The first twenty minutes of the film are surprisingly not bad. But I feel that once the couple is separated, the film becomes almost unwatchable. The dialogue and the plot become insanely predictable and of abysmal quality. The film uses every clichéd scene and technique it can get its hand on and at that point, it feels as generic as cinema gets.
At this point, of course, the film has drifted away from its main theme so far that it cannot even hope to find its way back. So it tries to desperately cling to every little clichéd notion it can which resulting in only confusion and something worse than mediocrity.
Naturally, Maura finds love again and it is purer and stronger than anything she ever experienced, and of course, this love just wanders her way and stays in her life for years without any effort or reason. And of course her daughters whom she hadn’t seen for years have all become successful beautiful women and their reunion is a teary joyful epilogue. See? On paper, it sounds wonderful (and overused to the point of exhaustion), but a director who attempts to treat themes hundreds of films have gone over before needs to at least do something original, something I feel Deanne Foley had not even the slightest intention of doing.
‘An Audience of Chairs‘ is a “could-have-been”, a film full to the brim with unfulfilled potential and potential genius. But what it offers its audience instead is an abundance of clichés and “feel-good” moments glued together to form an absolute failure of a film.

====================

### What the exercise asks
Please condense the paragraph of the film review that begins "The first twenty minutes" into a shorter version that keeps its main points.

### Data provided
====================

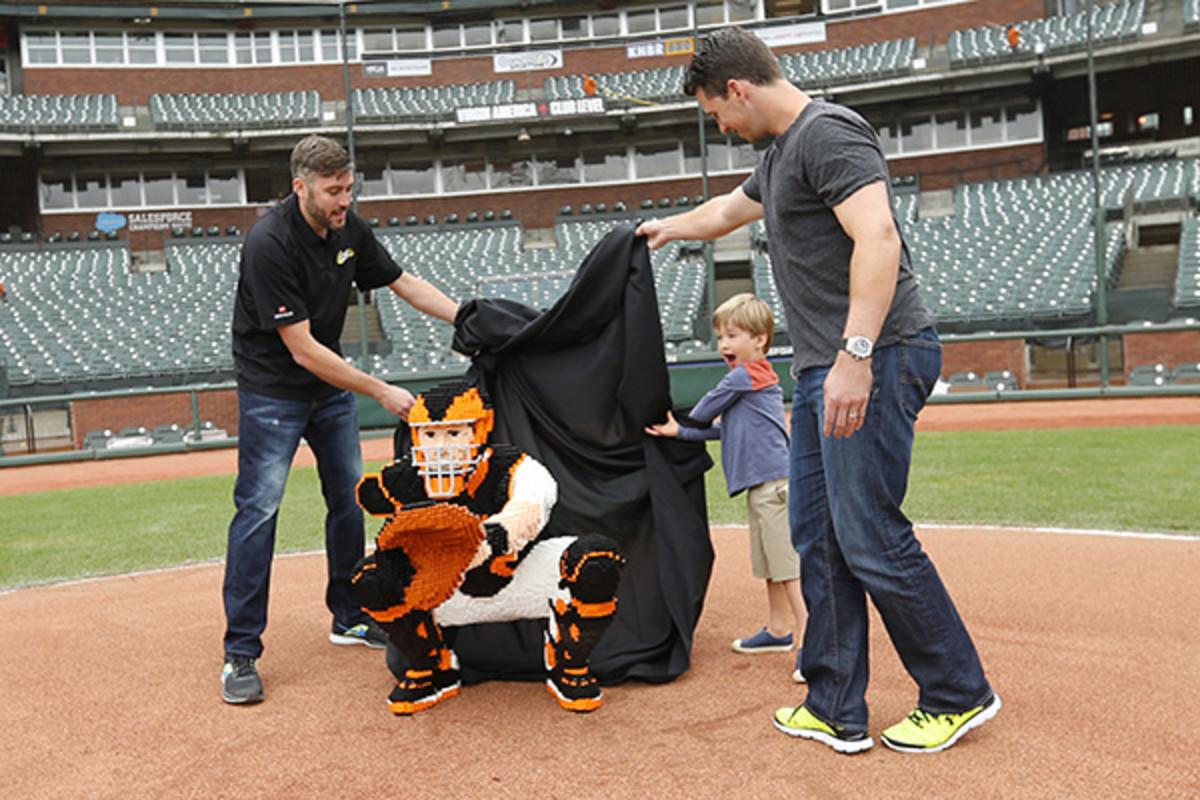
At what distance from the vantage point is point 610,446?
4176mm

====================

### Output for this exercise
The film's first twenty minutes are surprisingly decent, but once the couple separates it becomes nearly unwatchable. The dialogue and plot turn extremely predictable and poor, and its use of every available cliché makes it as generic as cinema gets.